Honduras
El fin de semana un silencio sepulcral se extendió por todo El Palmital; una remota aldea en el municipio de Meámbar, Comayagua. La muerte dejó sumidos a todos en un profundo dolor.
Nadie imaginó que el viaje que la familia Rivera Flores planificó hacia Lajas para ir al velatorio de su pariente Antonio Flores Rivera terminaría de forma trágica.

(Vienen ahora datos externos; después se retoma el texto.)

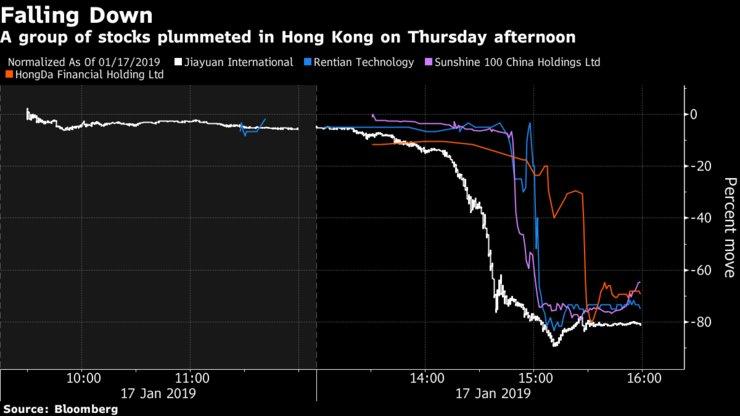 1月17日 香港株 数分間 75% 大暴落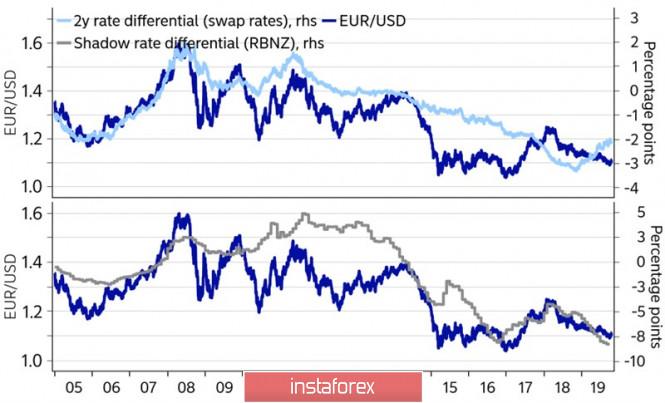 Доллар и новая реальность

Ni cinco kilómetros había avanzado el pick up conducido por Julio Rivera cuando volcó y llenó de tragedia a la comunidad; 13 personas entre niños y adultos perdieron la vida.
Fue una noche que no olvidará El Palmital y que marcó la vida de la familia Rivera Flores. Todos perdieron a una madre, a un hijo, sobrino, tío, primo o nieto. El pueblo enmudeció, las lágrimas en sus rostros reflejaban el interminable dolor.

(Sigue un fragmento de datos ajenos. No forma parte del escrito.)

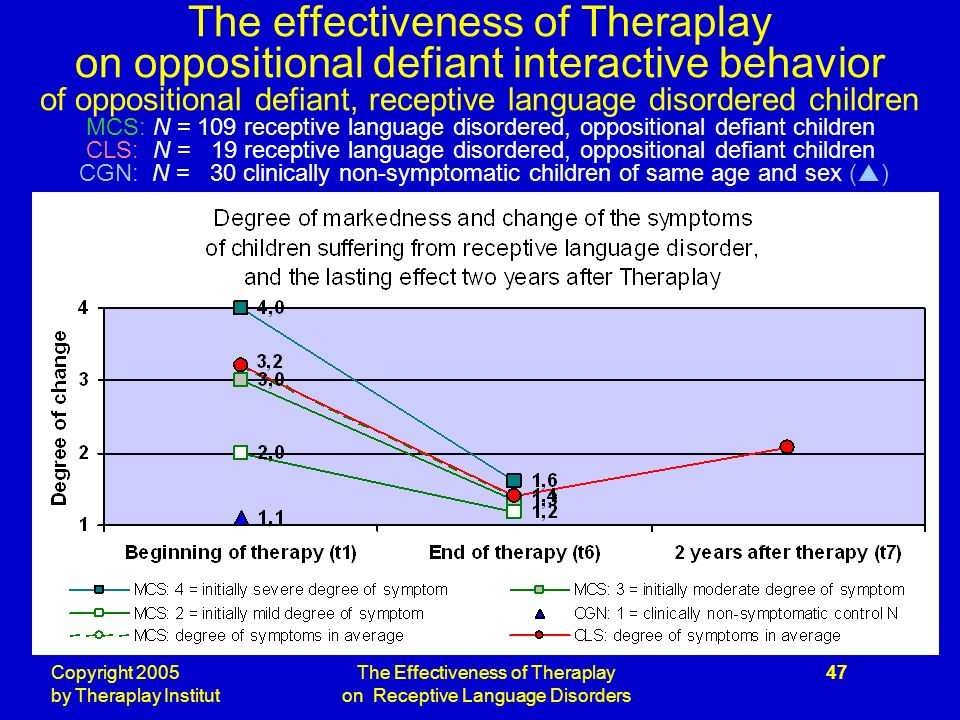 Copyright 2005 by Theraplay Institut The Effectiveness of Theraplay on Receptive Language Disorders 47 The effectiveness of Theraplay on oppositional defiant interactive behavior of oppositional defiant, receptive language disordered children MCS: N = 109 receptive language disordered, oppositional defiant children CLS: N = 19 receptive language disordered, oppositional defiant children CGN: N = 30 clinically non-symptomatic children of same age and sex ( )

En el centro de El Palmital la gente iba y venía, todos entraban y salían de los tres lugares donde velaban a los fallecidos.
Los féretros de Lidia Rivera (73) y su nieto Eduardo Rivera, 9 años, fueron velados en la iglesia católica. Mientras los cuerpos de Juana Flores (88), María Engracia Oseguera (55) y Marta Alicia Rivera (39) se ubicaron en la pequeña sala de la que fue su casa.
Perdió a toda su familia
Al final de la calle principal en una humilde vivienda Nazario Bardales sufría en silencio. El hombre veló a su esposa Nolvia Guillén (23) a sus hijos Eduardo Jonathan (7) y Laura Marleny Bardales Guillén, de 18 meses, y a su nieto Yecson Eleazar Carranza Bardales (2), quienes fueron ubicados en un solo ataúd.
Con su voz entrecortada decía: “No hay palabras, perdí a mi esposa, mis dos hijitos, mi nieto y mi suegra. Es un dolor insoportable, ellos iban al velorio de un tío, yo me quedé para cuidar la casa, mi hijo Nazario, de 10 años, se salvó porque se tiró del carro. Es una tragedia, pero tengo a Cristo en mi corazón y por fe sé que mis hijos son salvos”, manifestó Bardales.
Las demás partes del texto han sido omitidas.